Quoted passage:
NEW YORK, Dec 19 (Reuters)  U.S. crude oil futures rose 1 percent on Thursday spurred by U.S. refinery oil demand to meet robust distillate exports and as traders bought contracts to cover short positions.

Striking workers shut a fourth Total refinery on Thursday, which will keep offline 700,000 barrels per day (bpd) of capacity, boosting Europe's need for foreign imports of distillates.

Light Louisiana Sweet crude <LLS-> differentials hit a seven-month high of $10 over U.S. crude, or West Texas Intermediate (WTI). U.S. gasoline futures rose 1.6 percent.

Gulf Coast refiners have been running high volumes of crude to make distillates for a booming export market. Wednesday's U.S. oil inventory report showed a large and unexpected fall in distillates stocks. U.S. demand for petroleum products rose to the highest level for November in six years while exports increased to the largest volumes on record for this month of the year, data from the American Petroleum Institute showed on Thursday.

Problems:
• 1. In the oil market report, how much refining capacity will the fourth Total refinery shutdown keep offline?
• 2. Proceed with the oil market report from where it stops.
The material after this point isn't needed.

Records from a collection
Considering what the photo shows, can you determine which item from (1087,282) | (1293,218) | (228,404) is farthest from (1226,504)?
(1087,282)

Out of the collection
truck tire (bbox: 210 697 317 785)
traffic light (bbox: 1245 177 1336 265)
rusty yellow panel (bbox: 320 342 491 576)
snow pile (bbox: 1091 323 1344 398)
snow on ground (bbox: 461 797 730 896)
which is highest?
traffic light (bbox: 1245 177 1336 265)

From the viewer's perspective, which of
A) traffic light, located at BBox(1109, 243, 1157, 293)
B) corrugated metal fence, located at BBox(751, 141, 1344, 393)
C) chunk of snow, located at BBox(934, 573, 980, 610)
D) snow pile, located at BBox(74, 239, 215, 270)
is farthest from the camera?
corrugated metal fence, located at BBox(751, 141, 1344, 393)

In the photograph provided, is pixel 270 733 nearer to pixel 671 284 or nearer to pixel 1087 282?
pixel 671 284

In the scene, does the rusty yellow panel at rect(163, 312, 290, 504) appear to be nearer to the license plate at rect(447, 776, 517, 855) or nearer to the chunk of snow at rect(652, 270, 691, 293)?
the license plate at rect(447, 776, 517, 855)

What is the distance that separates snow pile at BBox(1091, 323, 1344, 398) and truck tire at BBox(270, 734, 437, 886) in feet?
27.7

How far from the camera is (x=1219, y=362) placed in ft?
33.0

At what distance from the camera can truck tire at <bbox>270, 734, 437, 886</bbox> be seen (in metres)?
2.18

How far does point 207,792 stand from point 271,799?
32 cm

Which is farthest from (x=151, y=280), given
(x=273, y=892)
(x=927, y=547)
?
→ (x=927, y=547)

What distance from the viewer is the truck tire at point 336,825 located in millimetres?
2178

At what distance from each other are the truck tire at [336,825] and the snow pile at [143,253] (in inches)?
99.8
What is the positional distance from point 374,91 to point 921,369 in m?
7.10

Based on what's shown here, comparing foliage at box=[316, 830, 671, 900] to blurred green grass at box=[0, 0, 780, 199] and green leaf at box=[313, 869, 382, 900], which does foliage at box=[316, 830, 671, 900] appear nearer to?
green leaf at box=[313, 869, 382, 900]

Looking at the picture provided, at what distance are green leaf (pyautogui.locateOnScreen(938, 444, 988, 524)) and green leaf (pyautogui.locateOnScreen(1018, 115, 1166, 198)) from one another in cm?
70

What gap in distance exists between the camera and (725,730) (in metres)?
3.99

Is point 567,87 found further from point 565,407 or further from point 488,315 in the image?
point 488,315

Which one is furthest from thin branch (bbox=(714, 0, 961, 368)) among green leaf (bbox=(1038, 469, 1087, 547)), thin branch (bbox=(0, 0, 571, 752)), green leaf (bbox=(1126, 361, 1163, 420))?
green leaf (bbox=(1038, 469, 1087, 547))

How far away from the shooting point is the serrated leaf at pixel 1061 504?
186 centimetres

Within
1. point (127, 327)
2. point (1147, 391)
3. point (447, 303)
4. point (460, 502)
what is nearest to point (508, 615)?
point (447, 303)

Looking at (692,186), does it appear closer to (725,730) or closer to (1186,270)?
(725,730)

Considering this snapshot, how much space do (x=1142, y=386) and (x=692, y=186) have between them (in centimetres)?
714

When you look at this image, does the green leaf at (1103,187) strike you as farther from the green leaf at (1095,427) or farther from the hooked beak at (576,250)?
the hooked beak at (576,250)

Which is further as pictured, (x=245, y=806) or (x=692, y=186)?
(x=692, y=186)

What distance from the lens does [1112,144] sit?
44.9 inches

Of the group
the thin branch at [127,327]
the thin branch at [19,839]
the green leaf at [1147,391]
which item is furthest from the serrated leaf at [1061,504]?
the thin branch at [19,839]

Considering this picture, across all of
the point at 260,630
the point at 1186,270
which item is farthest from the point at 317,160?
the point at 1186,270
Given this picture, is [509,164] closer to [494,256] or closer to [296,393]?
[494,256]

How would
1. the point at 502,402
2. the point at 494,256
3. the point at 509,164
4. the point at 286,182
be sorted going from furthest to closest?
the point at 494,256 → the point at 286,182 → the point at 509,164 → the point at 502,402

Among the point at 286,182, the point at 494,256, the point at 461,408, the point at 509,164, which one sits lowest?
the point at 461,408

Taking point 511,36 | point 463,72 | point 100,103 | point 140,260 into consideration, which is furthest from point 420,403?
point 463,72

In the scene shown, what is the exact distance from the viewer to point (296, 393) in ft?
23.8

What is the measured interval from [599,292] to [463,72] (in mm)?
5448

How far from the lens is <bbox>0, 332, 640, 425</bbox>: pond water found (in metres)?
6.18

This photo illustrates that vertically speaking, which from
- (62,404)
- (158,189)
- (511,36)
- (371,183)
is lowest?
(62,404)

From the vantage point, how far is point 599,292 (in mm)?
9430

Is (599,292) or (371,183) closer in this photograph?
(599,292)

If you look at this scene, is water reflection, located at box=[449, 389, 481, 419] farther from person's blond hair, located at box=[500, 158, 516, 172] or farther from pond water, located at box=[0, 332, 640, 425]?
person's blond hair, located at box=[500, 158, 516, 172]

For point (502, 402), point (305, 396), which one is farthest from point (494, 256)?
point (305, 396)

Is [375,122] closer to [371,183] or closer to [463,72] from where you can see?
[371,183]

Responses to the tasks:
• 1. 700,000 barrels per day.

• 2.
"Given the surge back towards $100 [per barrel of U.S. crude] and the strong gasoline demand we're seeing, these refinery issues are even more supportive than they otherwise would be," said John Kilduff, a partner at Again Capital LLC in New York.

The sharp move in crude oil futures came amid thin volume.

The market breached a key technical level late in the trading session, triggering stop losses and forcing traders to scurry and buy back contracts ahead of rising prices, brokers said.

U.S. crude for January delivery broke through the 200-day moving average of $98.78 for the first time in a week, sailing past $98.75, a level at which many traders held positions.

The contract extended gains by more than $1 as traders covered short positions, trading as high as $99.17 before expiring at $98.77, up 97 cents on the day. U.S. crude for February delivery settled up 98 cents at $99.04.

U.S. RBOB gasoline futures ended 1.6 percent higher at $2.7401 per gallon, its highest settlement price in one month.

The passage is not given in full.